ECLI:NL:CBB:2023:116
College van Beroep voor het bedrijfsleven
- Verzet
- Rechtspraak.nl
Verzet tegen niet-ontvankelijk verklaring van bezwaar inzake subsidie COVID-19
Op 7 maart 2023 heeft het College van Beroep voor het bedrijfsleven uitspraak gedaan in een verzetprocedure van een onderneming tegen een eerdere uitspraak van 7 juni 2022. De onderneming had verzet aangetekend tegen de ongegrondverklaring van haar beroep tegen een besluit van de minister van Economische Zaken en Klimaat, dat het bezwaar van de onderneming tegen een eerder besluit van 20 mei 2021 niet-ontvankelijk had verklaard wegens overschrijding van de bezwaartermijn. De onderneming stelde dat zij de notificatie e-mail van het besluit van 20 mei 2021 niet had ontvangen, maar het College oordeelde dat de e-mail correct was verzonden naar het opgegeven e-mailadres. De onderneming had geen feitelijke onderbouwing voor haar claim dat de e-mail niet was ontvangen, en het College concludeerde dat het besluit op juiste wijze was bekendgemaakt. De bezwaartermijn was daardoor verstreken, en het bezwaarschrift was te laat ingediend.
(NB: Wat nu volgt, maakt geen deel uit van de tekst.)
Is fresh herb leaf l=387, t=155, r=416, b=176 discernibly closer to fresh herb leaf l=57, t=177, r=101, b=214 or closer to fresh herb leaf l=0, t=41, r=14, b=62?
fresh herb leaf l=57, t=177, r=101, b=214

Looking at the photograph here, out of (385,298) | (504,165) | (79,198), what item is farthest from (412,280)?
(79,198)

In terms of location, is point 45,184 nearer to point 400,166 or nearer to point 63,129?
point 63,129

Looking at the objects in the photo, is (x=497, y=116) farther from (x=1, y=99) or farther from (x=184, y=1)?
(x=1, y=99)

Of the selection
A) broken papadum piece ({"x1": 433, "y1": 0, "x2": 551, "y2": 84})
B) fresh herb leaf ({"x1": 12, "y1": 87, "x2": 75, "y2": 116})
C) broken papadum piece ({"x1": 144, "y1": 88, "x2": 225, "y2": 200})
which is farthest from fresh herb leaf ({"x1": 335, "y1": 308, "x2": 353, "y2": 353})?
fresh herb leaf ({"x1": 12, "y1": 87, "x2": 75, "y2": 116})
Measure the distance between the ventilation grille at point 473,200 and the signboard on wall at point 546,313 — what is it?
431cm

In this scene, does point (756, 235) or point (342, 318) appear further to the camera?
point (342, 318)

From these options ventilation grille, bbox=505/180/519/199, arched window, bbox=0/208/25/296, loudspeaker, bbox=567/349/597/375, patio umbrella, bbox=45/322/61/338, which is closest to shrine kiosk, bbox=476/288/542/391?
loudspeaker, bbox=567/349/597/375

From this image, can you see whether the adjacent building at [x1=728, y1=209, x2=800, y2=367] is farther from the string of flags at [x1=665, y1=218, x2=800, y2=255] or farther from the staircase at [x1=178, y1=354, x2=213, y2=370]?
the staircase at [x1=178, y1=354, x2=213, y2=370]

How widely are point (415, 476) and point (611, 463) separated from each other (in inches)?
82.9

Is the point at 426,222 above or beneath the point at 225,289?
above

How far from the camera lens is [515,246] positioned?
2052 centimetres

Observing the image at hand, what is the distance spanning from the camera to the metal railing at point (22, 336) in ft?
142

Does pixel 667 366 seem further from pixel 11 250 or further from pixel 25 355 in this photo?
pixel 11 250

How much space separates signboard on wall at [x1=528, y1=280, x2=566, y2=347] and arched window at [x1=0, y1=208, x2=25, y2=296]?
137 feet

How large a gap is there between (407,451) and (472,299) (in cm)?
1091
De onderneming voerde aan dat de minister een fout had gemaakt en dat er telefonisch was toegezegd dat subsidie zou worden toegekend. Het College benadrukte echter dat de bezwaartermijn dwingend is en dat een te laat ingediend bezwaarschrift alleen ontvankelijk kan zijn bij verschoonbare omstandigheden, wat hier niet het geval was. De minister was verplicht om het bezwaar niet-ontvankelijk te verklaren. Het College concludeerde dat de eerdere uitspraak van 7 juni 2022 juist was en verklaarde het verzet ongegrond. De minister was niet verplicht om proceskosten te vergoeden. De uitspraak werd openbaar uitgesproken op 7 maart 2023.